The climate experts also stressed the need for the private sector partnerships to ensure a successsful economic transition.

"I really feel more confident about the direction we’re moving in. The marketplace of the world is moving," Kerry stated while speaking on the US Inflation Reduction Act (IRA). "This is going to be the biggest transformation, economically, since the industrial revolution.”

The US IRA, signed into law in August 2022, unlocks significant climate financing and establishes major incentives for the private sector and investors to decarbonize hard-to-abate sectors.

The private sector is absolutely key to our ability to be able to win this battle.

John Kerry

Technology is set to play a major role, too, experts said at Davos. “Technology, knowledge and the capital is there, the question is what we do, and how can it work in several dimensions at the same time,” Morgan stated.

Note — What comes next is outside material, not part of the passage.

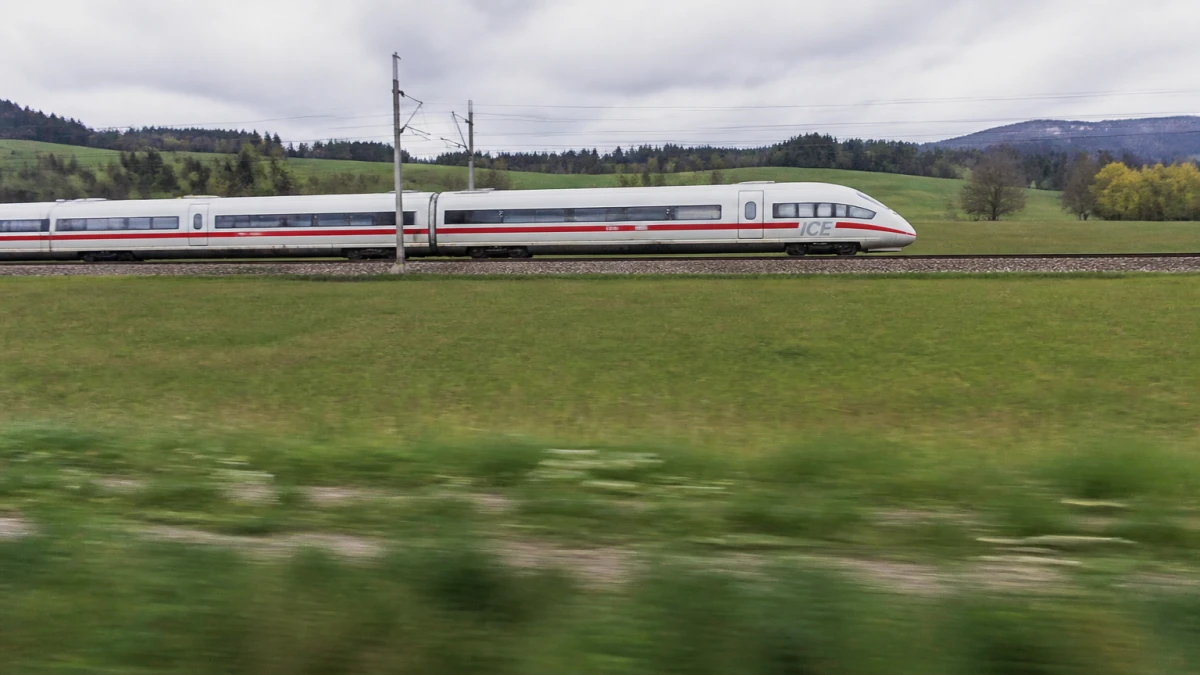 Gericht: Syrer nach Axt-Angriff im ICE schuldunfähig – dauerhaft in Psychiatrie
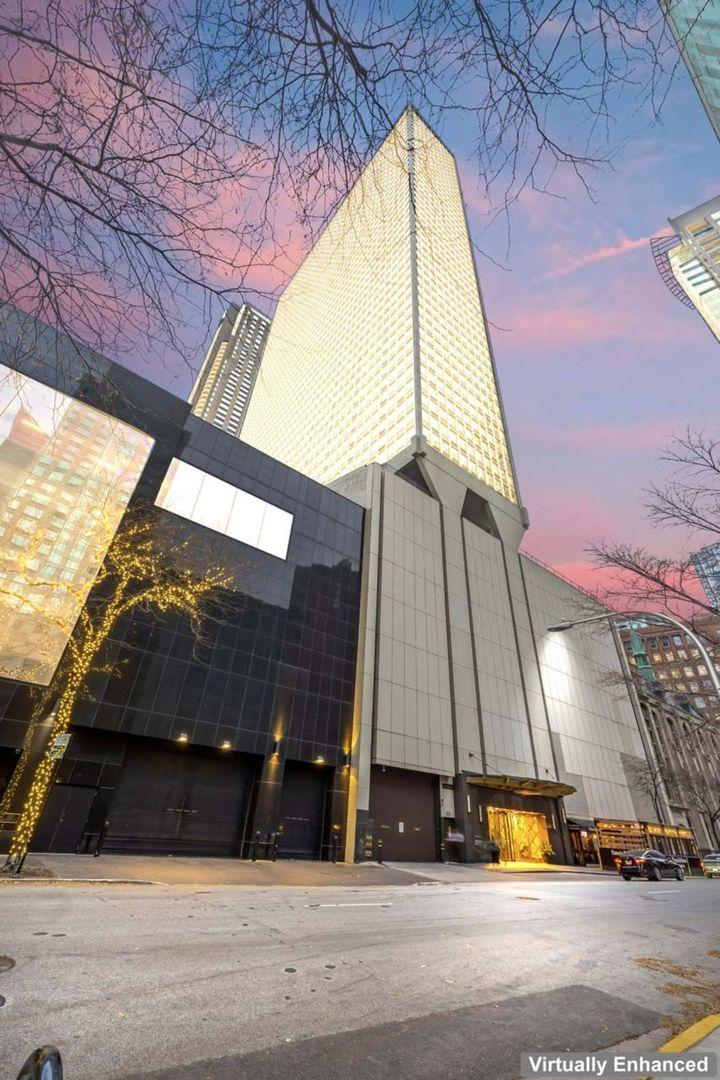 111 E Chestnut St. #28J, Chicago, IL 60611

The Indigenous perspective

Helena Gualinga, an Ecuadorian environmental and human rights activist whose work focuses on Indigenous communities in the Amazon rainforest, took a different view.

“Putting business first is exactly what has led us to the point where we are at right now,” Gualinga said. “We can talk about cutting emissions all we want and come up with clever calculations and do it on paper, but if we don't keep fossil fuels underground, we will not meet 1.5°C.”

The solution to the climate crisis, Gualinga said, is not as complex as new technologies, carbon pricing or complicated funding structures: “Let the forest stay standing. That is the most simple solution we can find. We find that solution in nature. It’s already there.”